- Christine Zeindler
“Everyday has its surprises,” says Christos Calaritis, a perfusionist at The Montreal Children’s Hospital (MCH) of the McGill University of Health Centre (MUHC). Perhaps it’s his 12-year experience at the MCH or his competitive sports background that keeps him rolling with the punches. Or more than likely, it’s his love of the job. While assisting during complicated surgeries and putting in long hours monitoring the machinery that keeps patients alive, Christos has a positive and upbeat attitude.
“I don’t consider it a job – it’s more than that – it’s a vocation. I find my work very rewarding and I get a lot of satisfaction from taking care of patients with heart or lung disease. It’s what I do.”
Perfusion: Keeping the oxygen flowing
At the MCH a perfusionist must fulfil three main functions. The first is to run the heart-lung machine that artificially replaces a child’s heart or lung functions during open-heart surgery. This machine pumps oxygenated blood through the body.
The second is a key involvement in the ECMO (Extra Corporeal Membrane Oxygenation) program at the MCH. “This program provides support for babies and older patients that might have lung or heart problems and are not able to provide the body with enough blood flow and oxygen,” says Christos. During ECMO, blood is circulated outside the body and it is filled with oxygen by an artificial lung and circulates it with the help of an external pump, allowing the heart or lungs to rest. This is similar to the heart-lung bypass machine used during open-heart surgery. The MCH is the only provincial referral centre for neonatal respiratory ECMO, and receives patients from throughout the province.
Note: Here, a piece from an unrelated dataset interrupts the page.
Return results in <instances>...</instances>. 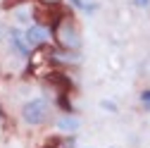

Lastly, MCH perfusionists are also experts in other life-support equipment, such as ventricular assist devices (VADs). These devices, such as the Berlin Heart, are mechanical hearts, which bridge patients to heart transplants.
Patients are the reward
“Babies are not necessarily small adults,” says Christos. “Our patients are anywhere from 3-100 kgs, so we have to stay on our toes when caring for them. Treating this wide range of patients is an added challenge that I enjoy and keeps me engaged.”
“What makes my job so rewarding is seeing a patient recover. The resiliency of children is really amazing.” Christos remembers a patient who was born with a heart defect and a few years later ended up in the ICU with a malfunctioning heart. The patient was connected to a Berlin heart for 109 days, until he received a heart transplant. “The final surgery was 10 years ago and the patient still comes to see me. It is these successful outcomes that keep us going. People don’t realize how many hours, days and weeks that we have to invest so that we have results as good as these.”
Christos is also very impressed with the children’s optimism. Currently he is monitoring Vincent Lambert, a young man who has also waiting for a heart transplant since September 2011 “Although these patients are very sick, they still think about others and are a joy to be around.”
“We are fortunate to have such an excellent medical team,” adds Christos. “They are the very best.”
The team is also fortunate to have Christos as one of the players. In the fall of 2010 Christos’ received the MUHC’s Director General’s Award, acknowledging his commitment to the Institution, and six months later he received The Montreal Children’s Hospital’s Award of Excellence.
“I’m a hard worker, and I do this gladly for the patients,” he says.